■ **Stored data**
----

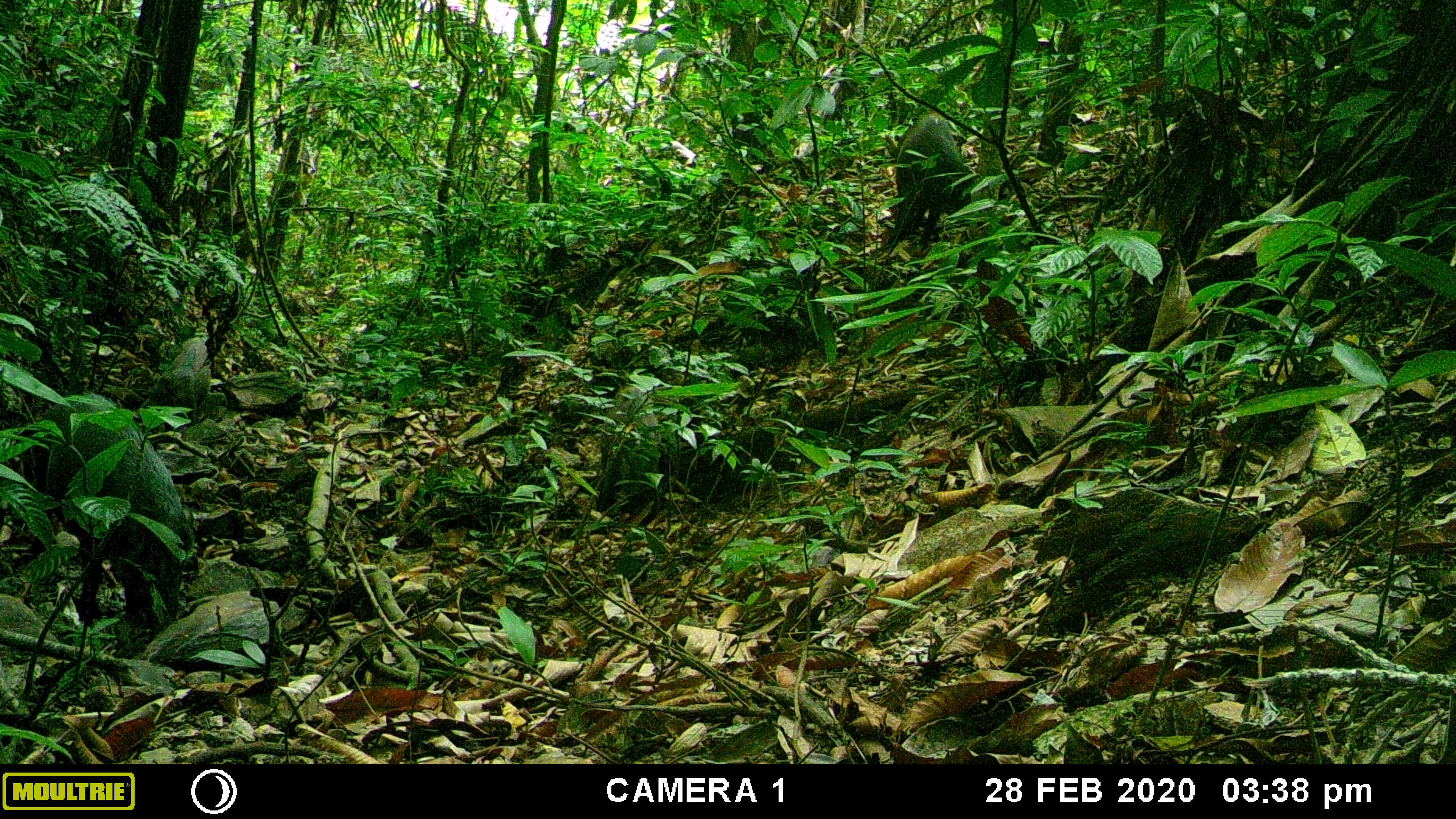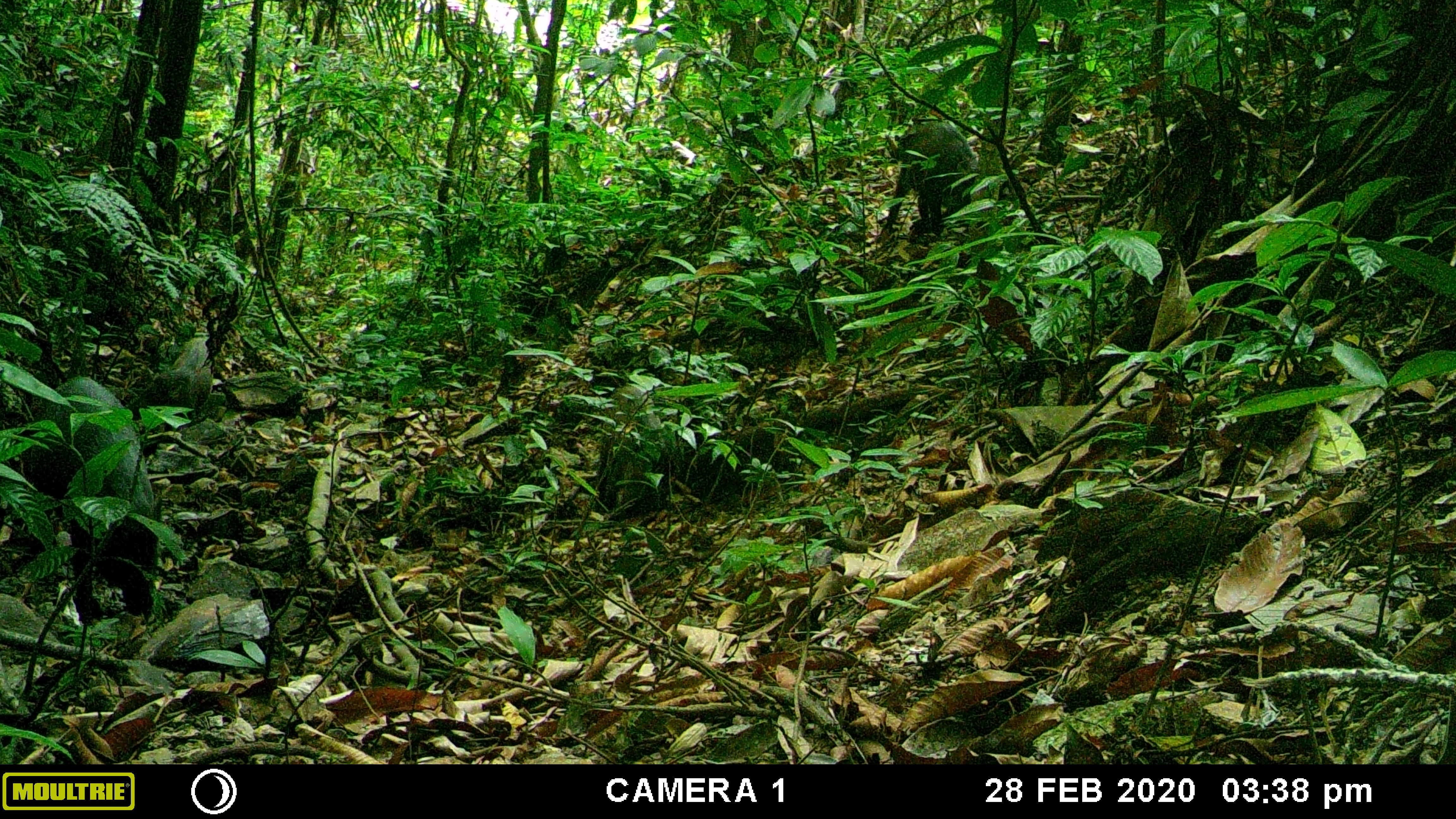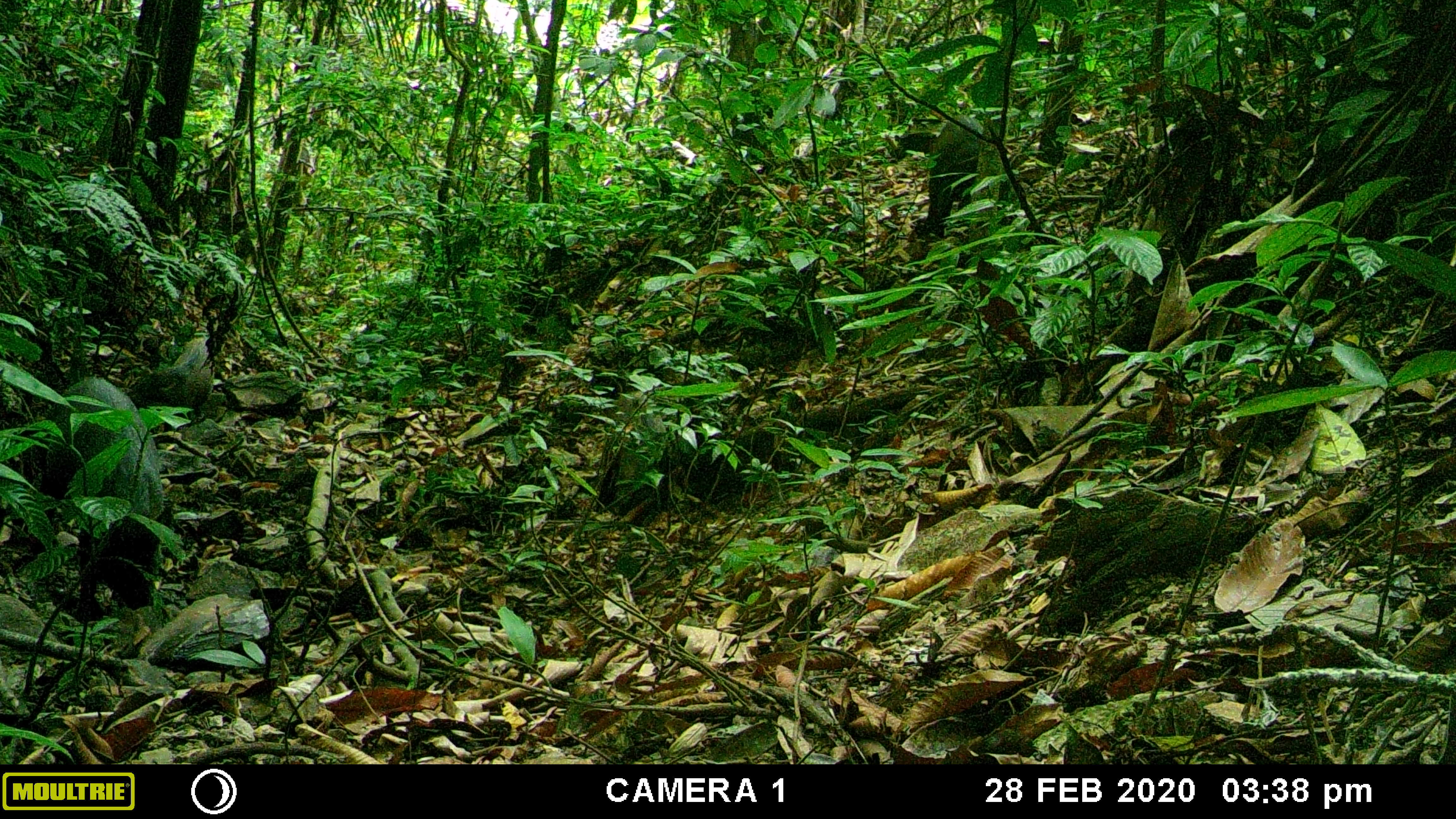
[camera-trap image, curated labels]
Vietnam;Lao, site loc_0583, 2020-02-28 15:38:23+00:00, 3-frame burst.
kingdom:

----

■ **Task requirements**
Retype each line above exactly. Leave the images out.

■ **Answer to this task**
[camera-trap image, curated labels]
Vietnam;Lao, site loc_0583, 2020-02-28 15:38:23+00:00, 3-frame burst.
kingdom:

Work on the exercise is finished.